SAP already has solid government business in Australia, touting over 50 core federal agencies as customers. Australia’s government has a cloud-first mandate much like the United States, releasing the policy in October. The country acts as a hub to the wider AsiaPac market. The enterprise market in general is considered ripe for cloud adoption.

The institute will act as a hub for developing best practices. Officials will be able to check out prototypes and proofs of concept of SAP technologies as well as interact with technical experts.

SAP has sharpened its focus on cloud and cloud services after many years of being known for traditional software and licenses. SAP HANA in-memory cloud computing is the backbone of cloud initiatives. HANA has been the focus at recent SAP events and has been acting as the integration point for all of its services. It acquired corporate travel services giant Concur for $8.3 billion in September. Concur also does solid business with federal agencies worldwide.

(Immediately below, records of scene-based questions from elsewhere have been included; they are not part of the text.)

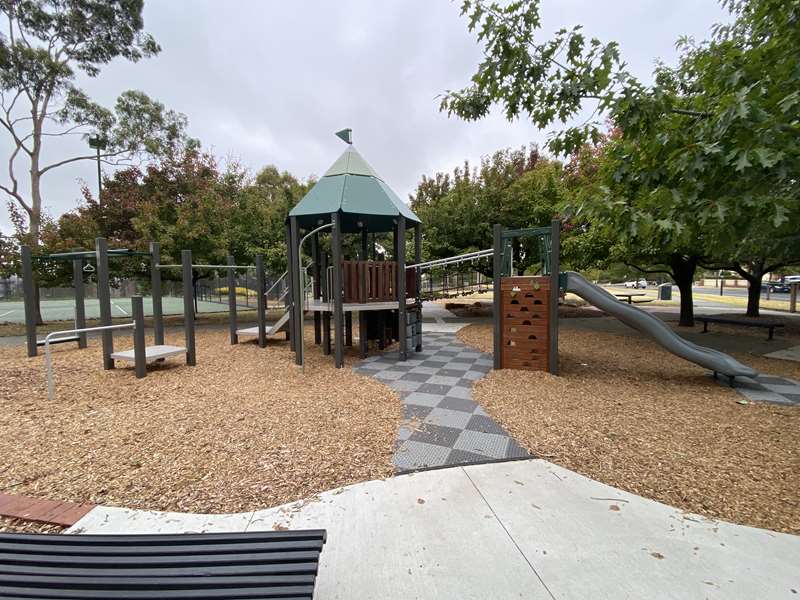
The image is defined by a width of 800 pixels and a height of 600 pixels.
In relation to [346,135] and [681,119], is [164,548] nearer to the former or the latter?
[681,119]

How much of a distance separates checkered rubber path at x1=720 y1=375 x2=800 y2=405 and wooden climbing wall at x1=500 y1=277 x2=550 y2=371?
2.94 m

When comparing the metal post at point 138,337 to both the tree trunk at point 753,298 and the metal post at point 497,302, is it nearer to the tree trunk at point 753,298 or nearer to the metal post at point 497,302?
the metal post at point 497,302

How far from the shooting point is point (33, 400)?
4.83 metres

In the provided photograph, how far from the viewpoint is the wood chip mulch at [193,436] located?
2760 mm

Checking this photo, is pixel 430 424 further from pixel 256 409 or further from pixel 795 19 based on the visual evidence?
pixel 795 19

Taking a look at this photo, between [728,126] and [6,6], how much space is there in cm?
2136

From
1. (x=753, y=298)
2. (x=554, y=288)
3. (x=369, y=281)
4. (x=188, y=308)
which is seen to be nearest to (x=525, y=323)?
(x=554, y=288)

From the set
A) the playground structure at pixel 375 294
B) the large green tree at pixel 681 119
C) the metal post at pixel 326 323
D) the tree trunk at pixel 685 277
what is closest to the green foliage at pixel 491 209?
the tree trunk at pixel 685 277

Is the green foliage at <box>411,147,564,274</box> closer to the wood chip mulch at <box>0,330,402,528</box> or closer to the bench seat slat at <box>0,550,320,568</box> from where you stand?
the wood chip mulch at <box>0,330,402,528</box>

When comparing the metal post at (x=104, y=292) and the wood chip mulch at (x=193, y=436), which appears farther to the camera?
the metal post at (x=104, y=292)

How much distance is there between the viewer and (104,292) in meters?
6.23

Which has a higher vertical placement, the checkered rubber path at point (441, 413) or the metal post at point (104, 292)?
the metal post at point (104, 292)

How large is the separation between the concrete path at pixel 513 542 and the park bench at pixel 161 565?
0.36 metres

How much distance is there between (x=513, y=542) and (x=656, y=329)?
5.44 meters
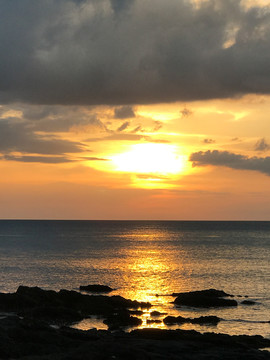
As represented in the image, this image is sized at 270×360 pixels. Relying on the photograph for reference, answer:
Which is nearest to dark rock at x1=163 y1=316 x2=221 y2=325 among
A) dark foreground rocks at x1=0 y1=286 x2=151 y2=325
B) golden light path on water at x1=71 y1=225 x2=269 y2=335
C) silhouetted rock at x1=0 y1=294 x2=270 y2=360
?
golden light path on water at x1=71 y1=225 x2=269 y2=335

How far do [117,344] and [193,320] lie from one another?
19.4m

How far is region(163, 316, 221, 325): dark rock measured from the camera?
52000 mm

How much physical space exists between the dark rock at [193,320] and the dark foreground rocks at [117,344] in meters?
8.85

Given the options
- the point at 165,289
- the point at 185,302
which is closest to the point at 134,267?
the point at 165,289

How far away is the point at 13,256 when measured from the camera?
126125 millimetres

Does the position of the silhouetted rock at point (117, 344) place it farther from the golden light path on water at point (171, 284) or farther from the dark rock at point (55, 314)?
the dark rock at point (55, 314)

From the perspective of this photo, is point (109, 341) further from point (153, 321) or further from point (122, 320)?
point (153, 321)

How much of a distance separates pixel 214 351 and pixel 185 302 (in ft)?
89.8

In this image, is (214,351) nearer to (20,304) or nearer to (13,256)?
(20,304)

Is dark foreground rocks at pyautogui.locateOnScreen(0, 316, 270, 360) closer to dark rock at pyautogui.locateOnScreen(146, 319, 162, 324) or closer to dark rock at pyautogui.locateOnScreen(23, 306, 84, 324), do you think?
dark rock at pyautogui.locateOnScreen(146, 319, 162, 324)

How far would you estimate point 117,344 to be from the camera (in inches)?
1378

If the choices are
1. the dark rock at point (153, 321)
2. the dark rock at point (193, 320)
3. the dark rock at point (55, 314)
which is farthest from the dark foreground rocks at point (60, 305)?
the dark rock at point (193, 320)

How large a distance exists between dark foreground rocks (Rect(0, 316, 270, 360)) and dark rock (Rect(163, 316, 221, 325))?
8.85 metres

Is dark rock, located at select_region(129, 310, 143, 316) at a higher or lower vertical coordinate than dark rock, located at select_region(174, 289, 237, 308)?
lower
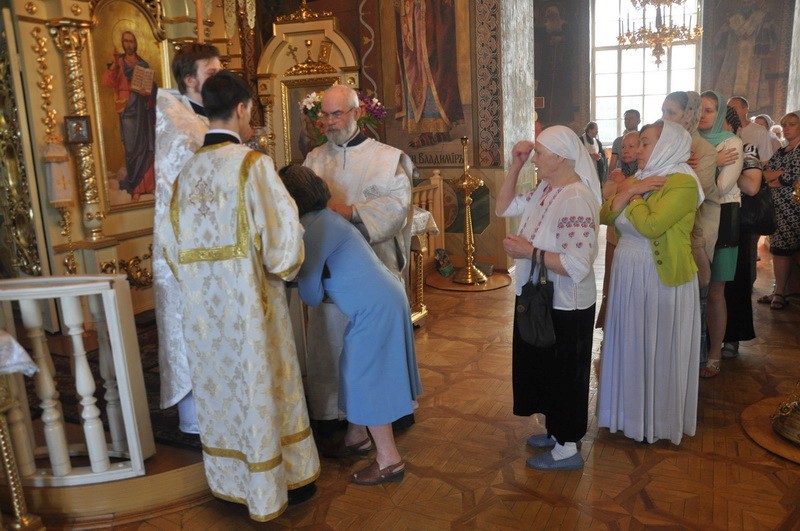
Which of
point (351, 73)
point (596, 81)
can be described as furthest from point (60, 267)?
point (596, 81)

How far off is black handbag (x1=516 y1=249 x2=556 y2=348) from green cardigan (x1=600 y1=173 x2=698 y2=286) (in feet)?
1.98

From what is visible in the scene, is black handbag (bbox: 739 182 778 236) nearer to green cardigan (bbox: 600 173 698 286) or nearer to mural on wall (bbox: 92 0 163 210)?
green cardigan (bbox: 600 173 698 286)

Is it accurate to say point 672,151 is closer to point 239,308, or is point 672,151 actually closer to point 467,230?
point 239,308

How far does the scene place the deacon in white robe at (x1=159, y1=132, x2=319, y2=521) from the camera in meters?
2.58

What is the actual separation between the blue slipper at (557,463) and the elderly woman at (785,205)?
320cm

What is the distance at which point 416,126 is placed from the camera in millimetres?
8352

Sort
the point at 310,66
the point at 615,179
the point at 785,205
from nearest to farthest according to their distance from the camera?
the point at 615,179 → the point at 785,205 → the point at 310,66

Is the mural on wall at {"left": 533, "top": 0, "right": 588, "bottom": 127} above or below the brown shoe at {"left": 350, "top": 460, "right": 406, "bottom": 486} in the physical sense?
above

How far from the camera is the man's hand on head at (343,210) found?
3.21 m

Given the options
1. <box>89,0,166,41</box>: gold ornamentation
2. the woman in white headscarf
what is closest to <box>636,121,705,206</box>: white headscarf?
the woman in white headscarf

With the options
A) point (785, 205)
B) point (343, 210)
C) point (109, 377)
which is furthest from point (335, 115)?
point (785, 205)

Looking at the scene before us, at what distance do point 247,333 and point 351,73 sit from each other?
6491 millimetres

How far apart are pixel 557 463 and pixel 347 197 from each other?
171 cm

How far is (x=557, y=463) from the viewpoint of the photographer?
130 inches
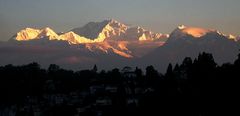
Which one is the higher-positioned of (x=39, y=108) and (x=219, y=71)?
(x=219, y=71)

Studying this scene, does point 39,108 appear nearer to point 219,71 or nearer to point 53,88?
point 53,88

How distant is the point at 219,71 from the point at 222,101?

There has been a lot of cloud and data center activity in Australia in response to cloud first policies and Australia’s AsiaPac hub status.

VMware is offering public cloud through a partnership with Telstra. IBM/SoftLayer recently opened a data center in Melbourne as part of a global $1.2 billion expansion. Red Cloud is undergoing a massive Australian expansion via t4 modules, adding 1 million square feet of space, and Global Switch recently completed the first phase of a $300 million Sydney data center.

“We anticipate government addressing the under investment in ICT that has occurred over the last seven or eight years, and see some large programs on the horizon,” said Damien Bueno, to Australian Financial Review. “The decision to do this had its genesis in the late part of 2012, and our decision has been supported by recent government decisions regarding cloud.”